Post by excoriator on May 23, 2017 21:42:14 GMT
I wonder if it's time to change back to DC?
AC won over DC because the transformer (which doesn't work on DC) allowed voltages to be cranked up and down at will. You need high voltages to transmit power over long distances to minimise losses but obviously you cannot have these high voltages in the home. Transformers and AC solved that. It is not a trivial problem, Edison believed in DC, but could not supply power more than half a mile or so from his generating plant. That finished it.
But these days it is no longer true. Almost all electronic kit works on DC, and deriving this from AC is no longer done with a mains transformer. The mains is usually rectified to 400 volts DC, and a dc-dc converter used to convert this down to 5 volts or whatever. The power supply units will accept DC as happily as AC and run perfectly well. Most of them will run on a very wide range of voltages too, and will accept 110 volts as happily as 240 volts. Lights are indifferent to voltage as are electrical heaters. Washing machines will probably run on DC too. They tend to rectify the AC mains to 400V DC and then convert this DC to variable frequency AC to control the motor speed. You'd probably have to have a pump with a DC motor on it, which is easy enough. Fridges and freezers would have to have DC motors. You'd need to change the meter too.
The fact is that these days DC-DC converters are smaller simpler and cheaper than the old AC transformers. They are used in HVDC links because HVDC is MUCH bettr for long distance power transmission than AC. You don't need to keep the conductors as far apart as possible. They can be combined into a single cable, and it can be buried, or taken underwater as required. You don't need miles of pylons, and the cable itself can hold significant amounts of energy, easing problems of sudden loss of a generator. The Utilities would not have to maintain a constant frequency and a tightly controlled voltage. It could wander about from 110 volts to 400v without anything malfunctioning.
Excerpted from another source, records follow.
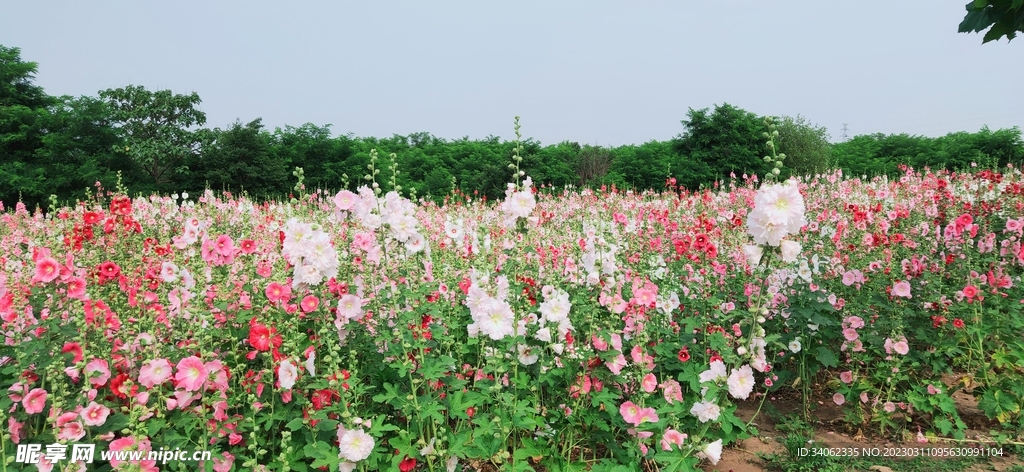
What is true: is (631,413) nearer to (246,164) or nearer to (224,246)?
(224,246)

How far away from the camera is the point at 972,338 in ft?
13.2

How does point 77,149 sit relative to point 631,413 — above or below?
above

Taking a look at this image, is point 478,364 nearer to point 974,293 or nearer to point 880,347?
point 880,347

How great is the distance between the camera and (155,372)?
227 centimetres

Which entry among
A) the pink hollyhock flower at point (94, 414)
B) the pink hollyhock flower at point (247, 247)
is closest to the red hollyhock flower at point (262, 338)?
the pink hollyhock flower at point (94, 414)

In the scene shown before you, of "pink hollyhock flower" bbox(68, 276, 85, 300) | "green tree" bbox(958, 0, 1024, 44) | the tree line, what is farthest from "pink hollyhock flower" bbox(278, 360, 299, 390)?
the tree line

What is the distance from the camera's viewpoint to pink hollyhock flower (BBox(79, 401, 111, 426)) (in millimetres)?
2174

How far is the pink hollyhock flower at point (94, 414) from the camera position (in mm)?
2174

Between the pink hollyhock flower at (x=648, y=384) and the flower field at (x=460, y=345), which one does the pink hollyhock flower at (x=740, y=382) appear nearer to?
the flower field at (x=460, y=345)

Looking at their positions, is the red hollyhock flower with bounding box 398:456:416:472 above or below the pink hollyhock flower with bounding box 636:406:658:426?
below

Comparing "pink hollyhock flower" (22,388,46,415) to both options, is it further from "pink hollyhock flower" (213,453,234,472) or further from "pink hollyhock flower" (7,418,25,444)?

It would take rather more than the effort to switch from coal to natural gas, but it is certainly doable, and it has many advantages. Our use of AC is really the result of our inability to transform DC, but we are no longer constrained by this. We should not be afraid to move on of it is to our advantage to do so.
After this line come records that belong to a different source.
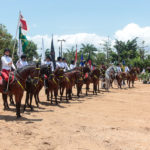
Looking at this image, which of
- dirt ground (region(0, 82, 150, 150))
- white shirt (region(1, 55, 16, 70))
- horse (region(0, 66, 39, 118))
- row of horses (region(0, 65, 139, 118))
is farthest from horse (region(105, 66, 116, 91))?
white shirt (region(1, 55, 16, 70))

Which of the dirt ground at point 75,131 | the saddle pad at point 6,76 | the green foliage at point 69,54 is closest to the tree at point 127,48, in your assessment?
the green foliage at point 69,54

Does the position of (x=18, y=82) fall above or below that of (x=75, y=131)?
above

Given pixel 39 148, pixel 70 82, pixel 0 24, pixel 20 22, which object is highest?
pixel 0 24

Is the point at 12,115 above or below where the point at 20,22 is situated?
below

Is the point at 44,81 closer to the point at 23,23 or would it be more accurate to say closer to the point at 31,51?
the point at 23,23

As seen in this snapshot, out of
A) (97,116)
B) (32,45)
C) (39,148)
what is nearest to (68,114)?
(97,116)

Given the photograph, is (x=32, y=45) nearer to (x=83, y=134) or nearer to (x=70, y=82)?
(x=70, y=82)

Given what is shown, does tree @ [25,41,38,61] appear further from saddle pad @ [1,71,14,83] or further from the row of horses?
saddle pad @ [1,71,14,83]

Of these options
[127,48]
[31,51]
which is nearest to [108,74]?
[127,48]

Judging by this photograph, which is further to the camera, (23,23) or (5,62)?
(23,23)

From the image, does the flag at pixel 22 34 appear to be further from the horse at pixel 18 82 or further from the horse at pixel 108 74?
the horse at pixel 108 74

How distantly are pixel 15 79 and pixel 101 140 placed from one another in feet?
14.6

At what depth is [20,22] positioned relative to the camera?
33.0 feet

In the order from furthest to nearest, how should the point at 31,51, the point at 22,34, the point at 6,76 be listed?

it is worth noting that windmills and solar panels all produce DC which is transformed to mains AC using a DC-AC converter called an inverter. It seems perverse to change to AC when the first thing that is done in most of the appliances that use it is to convert it back to DC again!
AC won over DC because the transformer (which doesn't work on DC) allowed voltages to be cranked up and down at will. You need high voltages to transmit power over long distances to minimise losses but obviously you cannot have these high voltages in the home. Transformers and AC solved that. It is not a trivial problem, Edison believed in DC, but could not supply power more than half a mile or so from his generating plant. That finished it.
But these days it is no longer true. Almost all electronic kit works on DC, and deriving this from AC is no longer done with a mains transformer. The mains is usually rectified to 400 volts DC, and a dc-dc converter used to convert this down to 5 volts or whatever. The power supply units will accept DC as happily as AC and run perfectly well. Most of them will run on a very wide range of voltages too, and will accept 110 volts as happily as 240 volts. Lights are indifferent to voltage as are electrical heaters. Washing machines will probably run on DC too. They tend to rectify the AC mains to 400V DC and then convert this DC to variable frequency AC to control the motor speed. You'd probably have to have a pump with a DC motor on it, which is easy enough. Fridges and freezers would have to have DC motors. You'd need to change the meter too.
The fact is that these days DC-DC converters are smaller simpler and cheaper than the old AC transformers. They are used in HVDC links because HVDC is MUCH bettr for long distance power transmission than AC. You don't need to keep the conductors as far apart as possible. They can be combined into a single cable, and it can be buried, or taken underwater as required. You don't need miles of pylons, and the cable itself can hold significant amounts of energy, easing problems of sudden loss of a generator. The Utilities would not have to maintain a constant frequency and a tightly controlled voltage. It could wander about from 110 volts to 400v without anything malfunctioning.
It would take rather more than the effort to switch from coal to natural gas, but it is certainly doable, and it has many advantages. Our use of AC is really the result of our inability to transform DC, but we are no longer constrained by this. We should not be afraid to move on of it is to our advantage to do so.
it is worth noting that windmills and solar panels all produce DC which is transformed to mains AC using a DC-AC converter called an inverter. It seems perverse to change to AC when the first thing that is done in most of the appliances that use it is to convert it back to DC again!